··· DATA SECTION ···
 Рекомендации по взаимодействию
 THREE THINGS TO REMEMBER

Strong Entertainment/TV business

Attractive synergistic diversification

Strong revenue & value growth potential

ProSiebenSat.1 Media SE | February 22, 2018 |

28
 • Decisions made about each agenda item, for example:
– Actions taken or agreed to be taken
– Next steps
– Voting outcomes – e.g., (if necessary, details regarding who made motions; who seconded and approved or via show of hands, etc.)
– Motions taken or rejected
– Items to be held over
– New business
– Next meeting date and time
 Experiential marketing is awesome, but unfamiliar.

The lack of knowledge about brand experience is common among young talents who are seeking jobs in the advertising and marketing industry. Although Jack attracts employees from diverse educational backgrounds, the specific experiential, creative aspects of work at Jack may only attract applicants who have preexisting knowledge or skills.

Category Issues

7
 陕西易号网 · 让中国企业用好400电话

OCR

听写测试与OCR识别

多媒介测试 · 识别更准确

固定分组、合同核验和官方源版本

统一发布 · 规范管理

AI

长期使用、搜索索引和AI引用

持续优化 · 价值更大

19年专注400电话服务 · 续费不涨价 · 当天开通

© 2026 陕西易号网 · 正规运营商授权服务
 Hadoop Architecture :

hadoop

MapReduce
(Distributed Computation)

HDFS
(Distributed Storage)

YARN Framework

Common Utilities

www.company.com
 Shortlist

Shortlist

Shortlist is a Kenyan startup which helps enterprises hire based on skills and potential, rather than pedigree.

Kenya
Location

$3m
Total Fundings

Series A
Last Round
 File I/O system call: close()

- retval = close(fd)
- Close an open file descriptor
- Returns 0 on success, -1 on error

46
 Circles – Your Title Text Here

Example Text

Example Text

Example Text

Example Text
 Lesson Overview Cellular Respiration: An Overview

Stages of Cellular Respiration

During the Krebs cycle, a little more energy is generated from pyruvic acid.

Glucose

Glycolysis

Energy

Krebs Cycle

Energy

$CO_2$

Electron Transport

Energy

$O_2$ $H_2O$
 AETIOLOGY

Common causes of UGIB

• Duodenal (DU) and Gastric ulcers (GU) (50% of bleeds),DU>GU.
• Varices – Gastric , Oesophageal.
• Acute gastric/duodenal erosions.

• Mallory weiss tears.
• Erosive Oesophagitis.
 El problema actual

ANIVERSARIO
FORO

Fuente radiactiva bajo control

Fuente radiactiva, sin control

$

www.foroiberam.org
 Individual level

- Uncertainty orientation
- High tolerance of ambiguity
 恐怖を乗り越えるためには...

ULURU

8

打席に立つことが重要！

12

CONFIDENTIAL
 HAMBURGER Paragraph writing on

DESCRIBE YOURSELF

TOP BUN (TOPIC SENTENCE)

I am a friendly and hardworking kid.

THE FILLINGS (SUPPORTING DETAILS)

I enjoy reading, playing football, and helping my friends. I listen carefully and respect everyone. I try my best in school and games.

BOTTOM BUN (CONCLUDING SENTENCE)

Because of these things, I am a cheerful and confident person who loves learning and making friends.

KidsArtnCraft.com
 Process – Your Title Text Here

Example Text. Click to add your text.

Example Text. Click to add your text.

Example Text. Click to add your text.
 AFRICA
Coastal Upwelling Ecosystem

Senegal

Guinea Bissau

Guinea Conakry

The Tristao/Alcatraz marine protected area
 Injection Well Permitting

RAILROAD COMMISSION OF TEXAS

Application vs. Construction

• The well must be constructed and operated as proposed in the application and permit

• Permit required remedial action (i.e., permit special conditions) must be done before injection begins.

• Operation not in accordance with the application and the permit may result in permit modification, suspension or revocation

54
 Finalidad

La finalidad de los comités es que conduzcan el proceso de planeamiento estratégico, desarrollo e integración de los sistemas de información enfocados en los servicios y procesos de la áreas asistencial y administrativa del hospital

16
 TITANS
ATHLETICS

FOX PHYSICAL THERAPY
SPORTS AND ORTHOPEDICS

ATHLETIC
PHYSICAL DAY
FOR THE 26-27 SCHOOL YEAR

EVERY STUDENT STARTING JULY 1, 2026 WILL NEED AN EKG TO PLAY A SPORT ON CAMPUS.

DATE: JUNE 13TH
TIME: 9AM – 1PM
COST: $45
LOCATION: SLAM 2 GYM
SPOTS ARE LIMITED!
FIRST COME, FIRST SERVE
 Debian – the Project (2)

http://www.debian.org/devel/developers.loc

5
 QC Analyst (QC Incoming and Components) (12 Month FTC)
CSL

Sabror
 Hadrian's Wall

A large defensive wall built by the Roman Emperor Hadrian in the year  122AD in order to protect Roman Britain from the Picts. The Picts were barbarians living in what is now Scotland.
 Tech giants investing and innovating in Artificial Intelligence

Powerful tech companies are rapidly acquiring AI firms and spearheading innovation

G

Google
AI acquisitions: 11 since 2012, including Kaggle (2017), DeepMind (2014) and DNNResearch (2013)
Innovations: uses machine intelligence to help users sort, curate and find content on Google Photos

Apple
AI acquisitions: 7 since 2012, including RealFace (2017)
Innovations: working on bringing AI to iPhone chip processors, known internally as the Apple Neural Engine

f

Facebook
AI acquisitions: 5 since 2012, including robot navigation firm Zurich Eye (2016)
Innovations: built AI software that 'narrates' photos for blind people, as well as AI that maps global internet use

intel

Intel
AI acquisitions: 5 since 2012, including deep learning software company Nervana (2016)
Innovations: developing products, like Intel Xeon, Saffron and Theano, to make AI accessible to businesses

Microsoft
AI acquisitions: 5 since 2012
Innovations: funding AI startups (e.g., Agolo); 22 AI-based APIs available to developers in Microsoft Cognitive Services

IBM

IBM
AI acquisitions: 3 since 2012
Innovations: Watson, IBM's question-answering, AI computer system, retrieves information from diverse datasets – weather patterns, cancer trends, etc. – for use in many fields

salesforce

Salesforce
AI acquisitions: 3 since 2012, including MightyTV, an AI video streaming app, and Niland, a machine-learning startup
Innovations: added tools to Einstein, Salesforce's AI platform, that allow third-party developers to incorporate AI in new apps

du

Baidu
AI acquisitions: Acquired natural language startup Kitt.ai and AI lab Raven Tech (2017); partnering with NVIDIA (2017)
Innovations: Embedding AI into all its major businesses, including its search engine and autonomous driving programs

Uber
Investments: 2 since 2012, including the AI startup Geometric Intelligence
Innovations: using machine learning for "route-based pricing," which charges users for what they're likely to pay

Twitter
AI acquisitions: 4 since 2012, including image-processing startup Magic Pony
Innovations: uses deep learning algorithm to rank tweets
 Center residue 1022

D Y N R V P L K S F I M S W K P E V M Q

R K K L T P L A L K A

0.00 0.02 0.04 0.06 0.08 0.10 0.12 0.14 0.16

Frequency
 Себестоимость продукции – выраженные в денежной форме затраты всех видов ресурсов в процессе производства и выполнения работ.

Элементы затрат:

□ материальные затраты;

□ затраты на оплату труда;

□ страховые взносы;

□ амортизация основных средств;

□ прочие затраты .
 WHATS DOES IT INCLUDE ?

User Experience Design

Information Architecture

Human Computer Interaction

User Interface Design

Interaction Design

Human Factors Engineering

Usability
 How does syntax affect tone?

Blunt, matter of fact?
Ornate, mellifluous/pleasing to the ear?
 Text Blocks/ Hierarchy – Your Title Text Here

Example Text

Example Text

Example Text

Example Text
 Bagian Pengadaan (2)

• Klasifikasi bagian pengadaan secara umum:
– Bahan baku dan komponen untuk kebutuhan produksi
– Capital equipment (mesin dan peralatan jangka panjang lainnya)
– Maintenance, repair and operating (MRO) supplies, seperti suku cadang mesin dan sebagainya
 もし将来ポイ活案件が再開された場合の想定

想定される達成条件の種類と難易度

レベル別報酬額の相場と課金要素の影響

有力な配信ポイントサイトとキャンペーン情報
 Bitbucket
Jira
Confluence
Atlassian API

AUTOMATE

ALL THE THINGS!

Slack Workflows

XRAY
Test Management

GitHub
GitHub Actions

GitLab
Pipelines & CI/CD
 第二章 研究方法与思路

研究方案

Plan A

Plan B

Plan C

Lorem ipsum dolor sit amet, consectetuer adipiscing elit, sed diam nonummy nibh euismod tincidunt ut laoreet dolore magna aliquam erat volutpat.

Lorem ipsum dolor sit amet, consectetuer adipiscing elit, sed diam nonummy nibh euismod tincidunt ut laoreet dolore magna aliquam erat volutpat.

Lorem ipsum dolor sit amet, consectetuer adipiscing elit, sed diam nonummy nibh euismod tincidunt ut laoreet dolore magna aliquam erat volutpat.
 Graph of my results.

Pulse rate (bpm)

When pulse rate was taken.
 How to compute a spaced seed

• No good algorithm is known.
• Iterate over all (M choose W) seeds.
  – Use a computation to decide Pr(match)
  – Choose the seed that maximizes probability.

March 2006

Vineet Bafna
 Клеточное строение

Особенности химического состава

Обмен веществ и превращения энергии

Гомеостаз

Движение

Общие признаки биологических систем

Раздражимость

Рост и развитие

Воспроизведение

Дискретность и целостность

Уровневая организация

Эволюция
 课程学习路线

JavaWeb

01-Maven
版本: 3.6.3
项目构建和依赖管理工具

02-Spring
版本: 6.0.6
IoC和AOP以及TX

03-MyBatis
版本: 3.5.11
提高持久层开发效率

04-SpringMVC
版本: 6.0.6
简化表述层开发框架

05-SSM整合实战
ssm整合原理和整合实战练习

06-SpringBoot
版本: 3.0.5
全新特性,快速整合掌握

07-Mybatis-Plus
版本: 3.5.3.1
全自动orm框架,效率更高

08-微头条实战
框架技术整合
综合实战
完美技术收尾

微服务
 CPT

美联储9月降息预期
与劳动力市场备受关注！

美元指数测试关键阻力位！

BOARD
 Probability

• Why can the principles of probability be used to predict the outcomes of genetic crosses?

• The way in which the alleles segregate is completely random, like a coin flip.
···
[REQUIRED ACTION] Show the lines above with "about".

[RESPONSE]
 • Decisions made about each agenda item, for example:
The lack of knowledge about brand experience is common among young talents who are seeking jobs in the advertising and marketing industry. Although Jack attracts employees from diverse educational backgrounds, the specific experiential, creative aspects of work at Jack may only attract applicants who have preexisting knowledge or skills.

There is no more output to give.